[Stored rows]
** Begin **

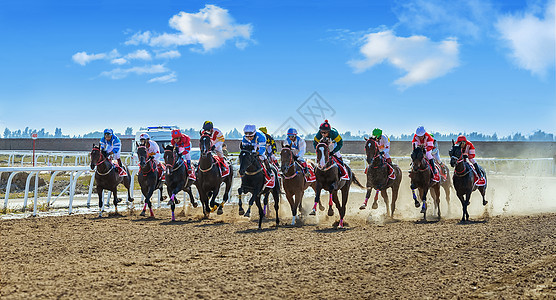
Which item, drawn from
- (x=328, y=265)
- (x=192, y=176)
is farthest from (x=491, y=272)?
(x=192, y=176)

** End **

> **EXERCISE OBJECTIVE**: Repeat every row above word for word, leaving out the pictures.

> **SOLUTION TO THE PROBLEM**:
Which item, drawn from
- (x=328, y=265)
- (x=192, y=176)
is farthest from (x=491, y=272)?
(x=192, y=176)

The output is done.